Fears are mounting for Britain’s seventh biggest energy firm, Bulb, amid reports it will collapse as early as next week.
The company, which has 1.7 million customers, is the latest to be driven to the brink due to soaring energy costs, which have already forced the closures of 14 suppliers.
And it came as energy regulator Ofgem warned seven other firms may also face action after falling behind on payments required to support the UK’s switch to green energy.
The seven, which serve around 500,000 customers, owe a combined total of £17.9million.
Bulb, which has 1.7 million customers, is being threatened with going bankrupt.
Ampower Energy and Whoop Energy were warned to pay their bills by Monday or risk losing all their licenses.
The other five – Together Energy, MA Energy, Delta Gas and Power, Entice Energy and Neon Reef – could also face further orders.
Bulb’s demise would mark the largest failure to date in the ongoing energy crisis – coming weeks after Avro Energy, which had 580,000 customers, went bust.
Yesterday Bulb announced that it was in talks to secure additional funding to ensure its future.
However hopes are said to be fading, according to Sky News, with ministers, officials and Ofgem representatives allegedly making ‘contingency plans’.
The crisis comes amid firms’ concerns over the energy price cap, which stops them from passing on a sudden surge in wholesale gale and electricity prices.
Consumers face eye-watering increases to their energy bills in the winter months (stock photo)
The cap rose to £1,277 earlier this month – an annual rise of £139.
The Government has backed the price cap, insisting it is a vital consumer protection that could prevent households from paying as much as £2,000.
Ofgem stated yesterday however that it is ready to examine how it works.
Currently, the figure changes just twice a year – April and October – but this be could be increased to every three months to better reflect price volatility.
Bulb claims to be a green energy supplier but it is not immune from the price rise in fossil fuels.
All of the firm’s electricity comes from renewable sources such as windfarms but it also buys natural gas on the wholesale market, offsetting the carbon emissions by supporting eco-projects, such as planting trees.

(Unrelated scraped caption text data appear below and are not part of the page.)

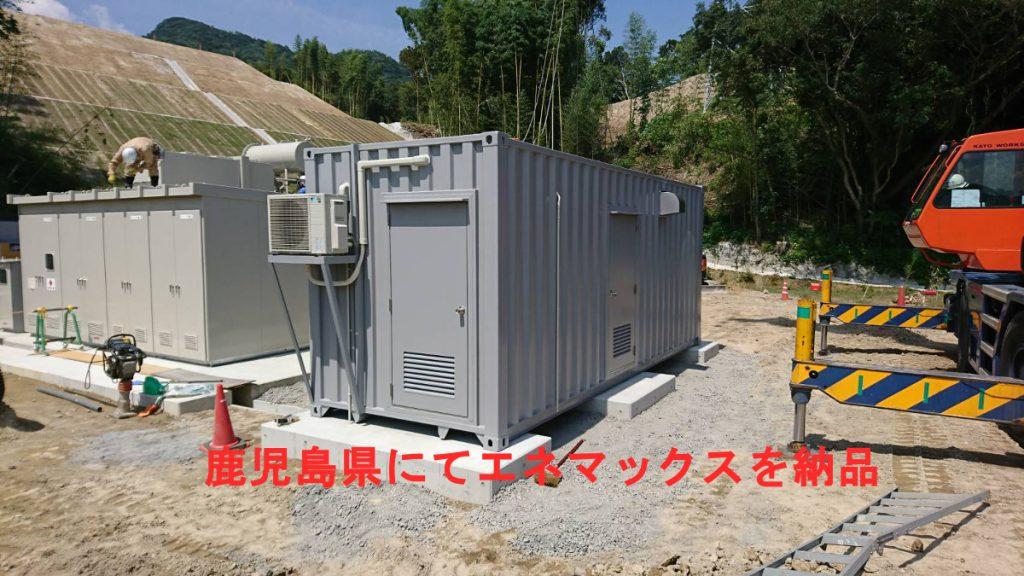エネマックス(蓄電池保管コンテナ)を納品|鹿児島県霧島市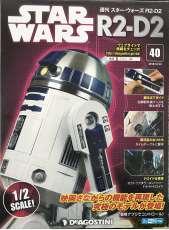 週刊スターウォーズ R2-D2 DeAGOSTINI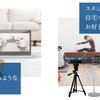 オンライン受講可能、ピラティス専門スタジオ「Zen place pilates」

Bulb is being considered by potential buyers from Ovo Energy and Octopus Energy, which are rival suppliers.
However, if rescue negotiations fail, it will have to close down and all its customers will be switched over to a new supplier.
Bulb’s demise would mark the largest failure to date in the ongoing energy crisis – coming weeks after Avro Energy, which had 580,000 customers, went bust (stock image)

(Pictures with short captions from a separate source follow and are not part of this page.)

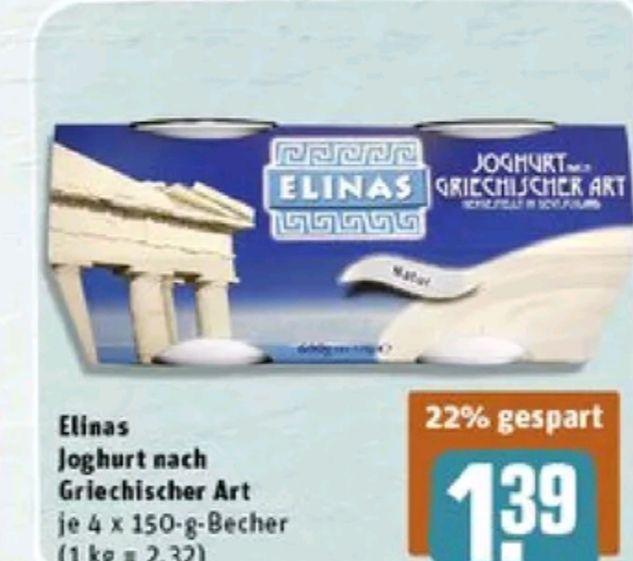 [REWE] Elinas Joghurt nach griechischer Art 4x 150g für effektiv 0,59€ dank Coupon&Payback
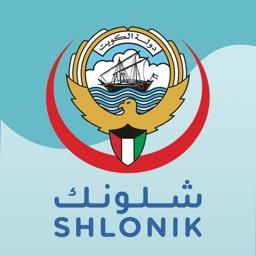 Shlonik - شلونك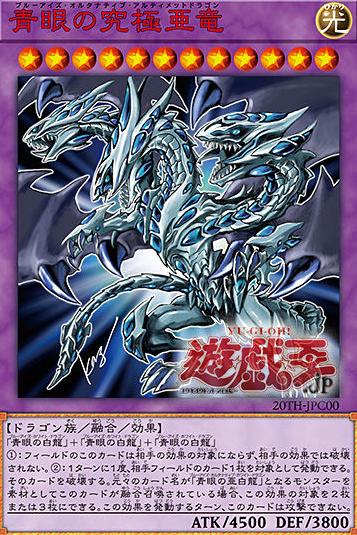 【画像】遊戯王の青眼の究極竜さん、超絶強化されてリニューアル登場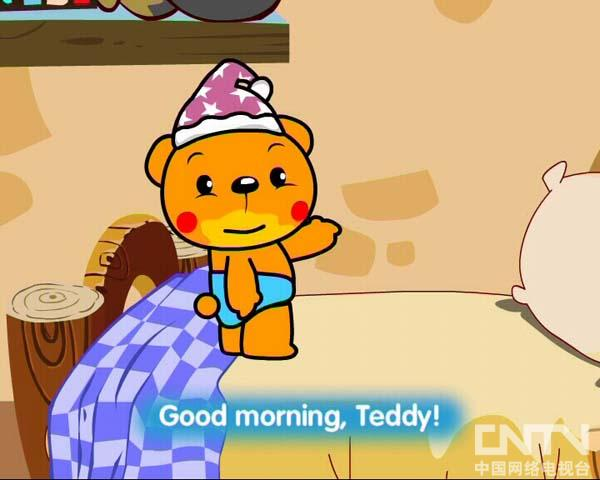 MiniTeddy吃早餐喽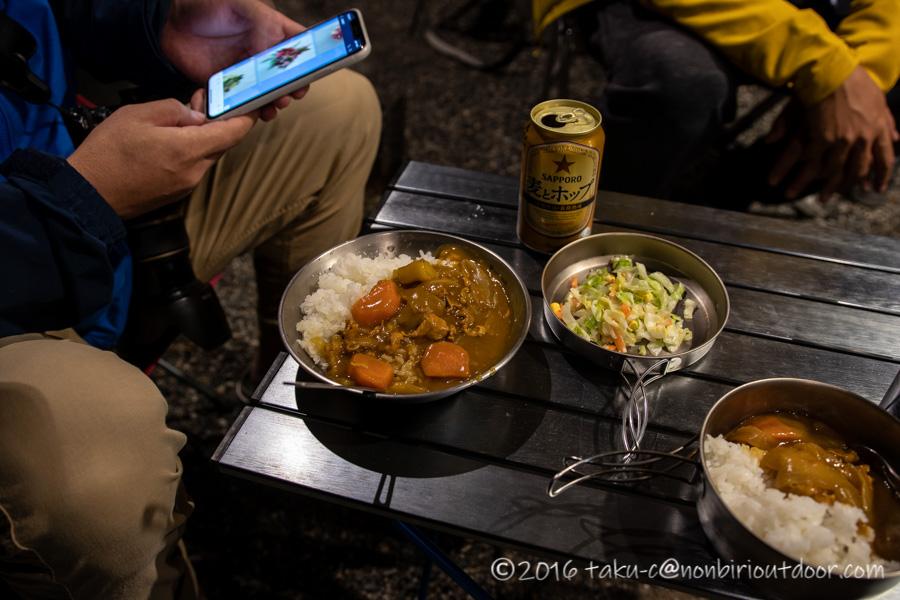 青木湖での夕飯のカレー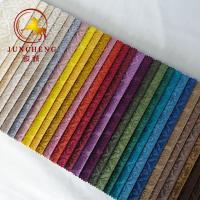 Buy cheap 2018 fall upholstery velvet design from Wholesalers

Bulb stated that a slight fall in wholesale prices over the past few days had provided some relief.
However, yesterday’s gas price was 177p per therm (versus 50p in April).

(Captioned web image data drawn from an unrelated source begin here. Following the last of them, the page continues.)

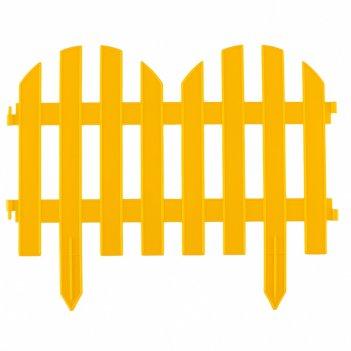 Забор декоративный романтика 28 x 300 см, желтый россия palisad
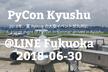 PyCon Kyushu 振り返り会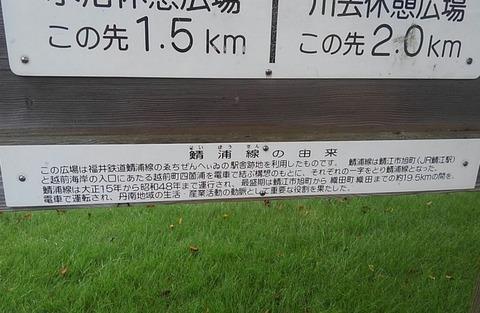 福井鉄道鯖浦線14
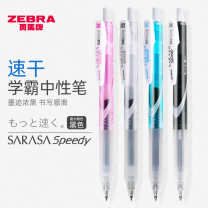Roller ball pen Zebra / zebra 0.5mm Others black Daily writing for reference Quick drying no Bullet type Plastic yes Press Water based ink Zebra Co., Ltd Ball type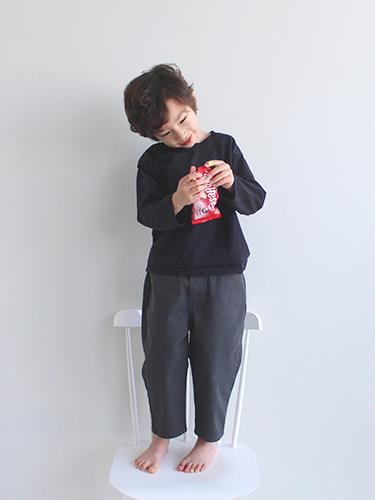 jian pants ivory and charcoal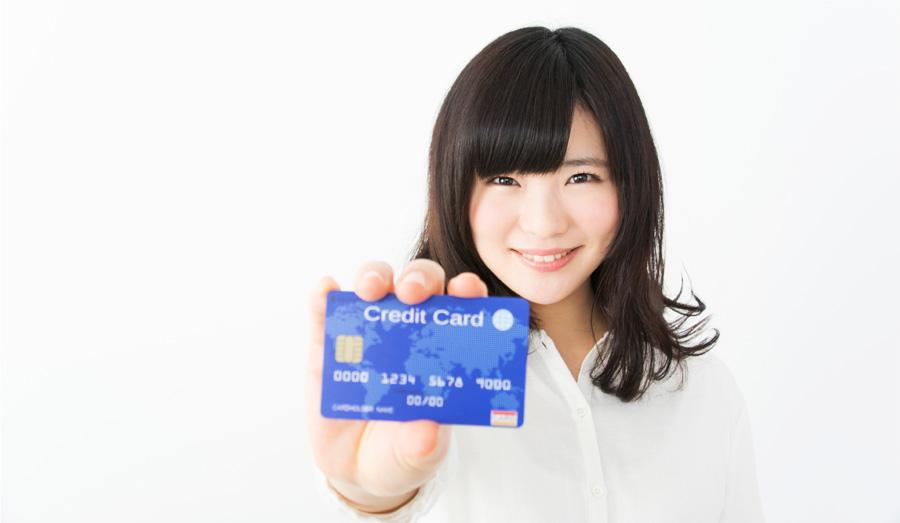 クレジットカードを持つということ、使うということ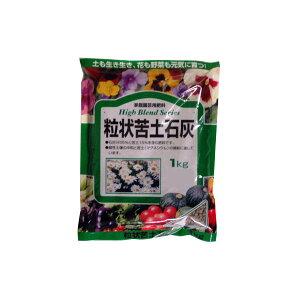 (代引き不可)(同梱不可)3-8 あかぎ園芸 苦土石灰 1kg 20袋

A Bulb spokesman said discussions were ‘making good progress;, however it added that it expected the Government to ‘monitor’ the effect on the industry.
Writing to suppliers yesterday, an Ofgem spokesman acknowledged that the ‘unprecedented rise’ in energy prices had ‘changed the perception of risk and uncertainty in the market’.
It added: ‘In order to protect the interests of consumers, we must ensure that the regulatory frameworks, including the price cap, fully reflect the costs, risks and uncertainties facing the supply companies we regulate.’